>> Start Material to process

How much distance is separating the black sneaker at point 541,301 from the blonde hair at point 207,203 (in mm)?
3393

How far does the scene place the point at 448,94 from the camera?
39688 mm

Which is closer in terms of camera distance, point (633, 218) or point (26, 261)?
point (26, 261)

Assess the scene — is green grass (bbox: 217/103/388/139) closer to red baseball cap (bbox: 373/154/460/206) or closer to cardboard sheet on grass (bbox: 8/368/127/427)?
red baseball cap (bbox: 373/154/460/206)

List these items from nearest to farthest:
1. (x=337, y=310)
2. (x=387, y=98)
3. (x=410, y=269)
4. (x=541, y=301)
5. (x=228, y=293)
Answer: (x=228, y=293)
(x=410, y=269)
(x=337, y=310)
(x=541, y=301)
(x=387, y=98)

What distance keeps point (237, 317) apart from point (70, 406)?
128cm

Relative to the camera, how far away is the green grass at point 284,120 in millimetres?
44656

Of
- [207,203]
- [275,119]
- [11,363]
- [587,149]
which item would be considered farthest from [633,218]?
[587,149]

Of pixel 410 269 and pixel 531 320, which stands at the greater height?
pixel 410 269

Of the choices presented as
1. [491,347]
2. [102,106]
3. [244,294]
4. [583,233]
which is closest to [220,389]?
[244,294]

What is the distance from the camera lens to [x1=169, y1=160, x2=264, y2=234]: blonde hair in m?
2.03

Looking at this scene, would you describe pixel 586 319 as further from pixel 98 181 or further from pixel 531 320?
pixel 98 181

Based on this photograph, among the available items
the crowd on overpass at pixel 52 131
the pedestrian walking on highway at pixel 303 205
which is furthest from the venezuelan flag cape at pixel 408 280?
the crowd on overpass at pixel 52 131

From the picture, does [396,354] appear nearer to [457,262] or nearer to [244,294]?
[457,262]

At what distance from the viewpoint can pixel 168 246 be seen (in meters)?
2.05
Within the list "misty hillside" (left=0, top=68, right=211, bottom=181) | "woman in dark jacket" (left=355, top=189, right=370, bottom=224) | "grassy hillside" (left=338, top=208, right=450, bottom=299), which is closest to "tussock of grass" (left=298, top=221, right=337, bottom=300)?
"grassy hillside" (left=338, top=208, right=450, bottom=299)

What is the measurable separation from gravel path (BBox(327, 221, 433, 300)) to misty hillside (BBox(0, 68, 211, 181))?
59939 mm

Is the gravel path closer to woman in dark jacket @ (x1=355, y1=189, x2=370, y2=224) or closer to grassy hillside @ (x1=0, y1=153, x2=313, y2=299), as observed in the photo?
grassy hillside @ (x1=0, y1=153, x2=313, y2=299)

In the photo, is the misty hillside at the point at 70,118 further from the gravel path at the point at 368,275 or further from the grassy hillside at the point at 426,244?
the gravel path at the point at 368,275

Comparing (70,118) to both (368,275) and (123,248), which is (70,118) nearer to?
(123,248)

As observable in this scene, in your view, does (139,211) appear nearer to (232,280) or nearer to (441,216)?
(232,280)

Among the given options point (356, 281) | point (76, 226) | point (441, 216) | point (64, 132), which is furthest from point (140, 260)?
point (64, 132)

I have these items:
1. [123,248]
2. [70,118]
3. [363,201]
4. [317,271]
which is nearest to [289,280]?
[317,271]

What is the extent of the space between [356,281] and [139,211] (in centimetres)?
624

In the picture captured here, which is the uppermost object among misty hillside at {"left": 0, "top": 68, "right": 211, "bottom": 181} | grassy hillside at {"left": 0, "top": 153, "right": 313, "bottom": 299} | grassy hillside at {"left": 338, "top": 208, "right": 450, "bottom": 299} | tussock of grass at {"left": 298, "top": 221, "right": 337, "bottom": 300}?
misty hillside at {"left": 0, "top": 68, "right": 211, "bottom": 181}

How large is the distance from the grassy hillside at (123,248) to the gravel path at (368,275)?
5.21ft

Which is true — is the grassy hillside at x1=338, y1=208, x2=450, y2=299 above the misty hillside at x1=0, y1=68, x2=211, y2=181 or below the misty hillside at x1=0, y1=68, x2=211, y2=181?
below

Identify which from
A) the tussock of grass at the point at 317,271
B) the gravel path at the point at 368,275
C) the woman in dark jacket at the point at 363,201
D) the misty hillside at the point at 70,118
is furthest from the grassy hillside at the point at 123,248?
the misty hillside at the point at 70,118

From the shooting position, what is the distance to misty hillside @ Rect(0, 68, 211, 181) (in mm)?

>> End Material to process

* [Given problem]
From the listing above, reproduce all the lines exactly.

* [Response to the exercise]
How much distance is separating the black sneaker at point 541,301 from the blonde hair at point 207,203 (in mm)?
3393

How far does the scene place the point at 448,94 from the camera?
39688 mm

Which is closer in terms of camera distance, point (633, 218) or point (26, 261)?
point (26, 261)

Assess the scene — is green grass (bbox: 217/103/388/139) closer to red baseball cap (bbox: 373/154/460/206) or closer to cardboard sheet on grass (bbox: 8/368/127/427)?
red baseball cap (bbox: 373/154/460/206)

List these items from nearest to farthest:
1. (x=337, y=310)
2. (x=387, y=98)
3. (x=410, y=269)
4. (x=541, y=301)
5. (x=228, y=293)
Answer: (x=228, y=293)
(x=410, y=269)
(x=337, y=310)
(x=541, y=301)
(x=387, y=98)

What distance keeps point (237, 317) apart from point (70, 406)?
128cm

Relative to the camera, how far away is the green grass at point 284,120 in millimetres?
44656

Of
- [207,203]
- [275,119]
- [11,363]
- [587,149]
which item would be considered farthest from [633,218]?
[587,149]

Of pixel 410 269 and pixel 531 320, which stands at the greater height?
pixel 410 269

Of the choices presented as
1. [491,347]
2. [102,106]
3. [244,294]
4. [583,233]
which is closest to [220,389]?
[244,294]

What is the distance from the camera lens to [x1=169, y1=160, x2=264, y2=234]: blonde hair in m?
2.03

Looking at this scene, would you describe pixel 586 319 as further from pixel 98 181 or further from pixel 531 320?
pixel 98 181

Based on this photograph, among the available items
the crowd on overpass at pixel 52 131
the pedestrian walking on highway at pixel 303 205
which is furthest from the venezuelan flag cape at pixel 408 280?
the crowd on overpass at pixel 52 131

From the picture, does [396,354] appear nearer to [457,262] or nearer to [244,294]?
[457,262]

At what distance from the viewpoint can pixel 168 246 be seen (in meters)?
2.05
Within the list "misty hillside" (left=0, top=68, right=211, bottom=181) | "woman in dark jacket" (left=355, top=189, right=370, bottom=224) | "grassy hillside" (left=338, top=208, right=450, bottom=299), which is closest to "tussock of grass" (left=298, top=221, right=337, bottom=300)?
"grassy hillside" (left=338, top=208, right=450, bottom=299)

What is the measurable separation from gravel path (BBox(327, 221, 433, 300)) to misty hillside (BBox(0, 68, 211, 181))?
59939 mm

Is the gravel path closer to woman in dark jacket @ (x1=355, y1=189, x2=370, y2=224) or closer to grassy hillside @ (x1=0, y1=153, x2=313, y2=299), as observed in the photo?
grassy hillside @ (x1=0, y1=153, x2=313, y2=299)

In the photo, is the misty hillside at the point at 70,118 further from the gravel path at the point at 368,275 or further from the grassy hillside at the point at 426,244?
the gravel path at the point at 368,275

Comparing (70,118) to both (368,275) and (123,248), which is (70,118) nearer to?
(123,248)

As observable in this scene, in your view, does (139,211) appear nearer to (232,280) or nearer to (441,216)?
(232,280)

Among the given options point (356, 281) | point (76, 226) | point (441, 216) | point (64, 132), which is furthest from point (140, 260)?
point (64, 132)

I have these items:
1. [123,248]
2. [70,118]
3. [363,201]
4. [317,271]
which is nearest to [289,280]?
[317,271]

What is the extent of the space between [356,281] and [139,211] (in centimetres)?
624

In the picture captured here, which is the uppermost object among misty hillside at {"left": 0, "top": 68, "right": 211, "bottom": 181} | grassy hillside at {"left": 0, "top": 153, "right": 313, "bottom": 299} | grassy hillside at {"left": 338, "top": 208, "right": 450, "bottom": 299} | tussock of grass at {"left": 298, "top": 221, "right": 337, "bottom": 300}?
misty hillside at {"left": 0, "top": 68, "right": 211, "bottom": 181}

How large is the distance from the grassy hillside at (123,248) to the gravel path at (368,275)?
5.21ft

Which is true — is the grassy hillside at x1=338, y1=208, x2=450, y2=299 above the misty hillside at x1=0, y1=68, x2=211, y2=181 or below the misty hillside at x1=0, y1=68, x2=211, y2=181?
below

Identify which from
A) the tussock of grass at the point at 317,271
B) the gravel path at the point at 368,275
C) the woman in dark jacket at the point at 363,201
D) the misty hillside at the point at 70,118
is furthest from the grassy hillside at the point at 123,248?
the misty hillside at the point at 70,118

From the shooting position, what is the distance to misty hillside @ Rect(0, 68, 211, 181) (in mm)?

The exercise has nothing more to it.